= Stated problem 1 =
Answer from the environmental liability passage:
(a) Which two countries does it give as examples of diverse legislation on captive companies?
(b) By what deadline was transposition of the Directive meant to be completed in all member states?
(c) Which article of the Treaty on the Functioning of the European Union enshrines the polluter pays principle?
= Stated problem 2 =
Can you retype everything in the environmental liability passage from "On the other" down to "2015 in Brazil.", word for word?

## START Reading passage

The same occurs with the regulation on captive companies (countries such as Luxembourg or Ireland, for example, with diverse legislation in this area compared to the other member states, where this question still has not been legislated for).

Nevertheless, the preceding comments are only a taster before we move onto the core raison d'être for this article, which is based on the importance of environmental liability from the perspective of risk management. It is a fact, and certainly praiseworthy, that, in the field of environmental liability, the source whence the law concerning this emanates can be found in the 2004 Directive in the guise of an issue that was of concern to lawmakers following the occurrence of certain major loss events (1976 – Seveso, Italy; 1978 – Lekkerkerk, Netherlands; 1986 – Basel, Switzerland; 1989 – Exxon Valdez, Alaska/USA; 1998 – Aznalcóllar, Spain; 1999 – Erika, France/United Kingdom, etc.) and which represented the beginnings of a wonderful modern and appropriate future vision advanced with a sense of sustainability to strike a balance among business activities, development, risk management and, ultimately, awareness about better conditions for future generations, thereby heading off these kinds of situations as far as possible. Nonetheless, the Directive has been transposed with substantial timing differences among the member states and with variations as regards content (more lax application in certain cases or else different in the main and rigid in others, depending on the specific legislative conditions in each state and the degree to which these are implemented). The EC regulation established that it should be obligatory to effect transposition to the local legislation in all the member states by a deadline of 30 April 2007, yet this objective was not achieved until July 2010. The following would represent some examples: Italy in 2006; Spain, Hungary and Slovakia in 2007; Bulgaria, Ireland, Malta, the Czech Republic and Portugal in 2008; France, Greece and Luxembourg in 2009, etc. 

On the other hand, as we said, the Directive establishes a framework based on the polluter pays principle, aimed at preventing and remedying environmental damage. This principle is already enshrined in the Treaty on the Functioning of the European Union (Article 191 (2) TFEU). With the passing of time, other very significant loss events that have recently occurred outside the orbit of the European Union have confirmed the need to go further in such regulation, such as what happened in the Mount Polley mine in British Columbia, in Canada, in August 2014 or the bursting of the dam in November 2015 in Brazil.

## END Reading passage
## START Data

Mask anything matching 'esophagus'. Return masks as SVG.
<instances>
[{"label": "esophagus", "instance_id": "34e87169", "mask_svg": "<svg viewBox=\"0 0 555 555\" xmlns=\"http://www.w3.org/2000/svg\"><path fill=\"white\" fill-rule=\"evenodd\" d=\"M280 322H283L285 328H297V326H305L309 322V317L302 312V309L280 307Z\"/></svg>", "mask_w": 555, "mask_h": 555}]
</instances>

## END Data

= Exercise solution 1 =
(a) Luxembourg and Ireland
(b) 30 April 2007
(c) Article 191 (2) TFEU

= Exercise solution 2 =
On the other hand, as we said, the Directive establishes a framework based on the polluter pays principle, aimed at preventing and remedying environmental damage. This principle is already enshrined in the Treaty on the Functioning of the European Union (Article 191 (2) TFEU). With the passing of time, other very significant loss events that have recently occurred outside the orbit of the European Union have confirmed the need to go further in such regulation, such as what happened in the Mount Polley mine in British Columbia, in Canada, in August 2014 or the bursting of the dam in November 2015 in Brazil.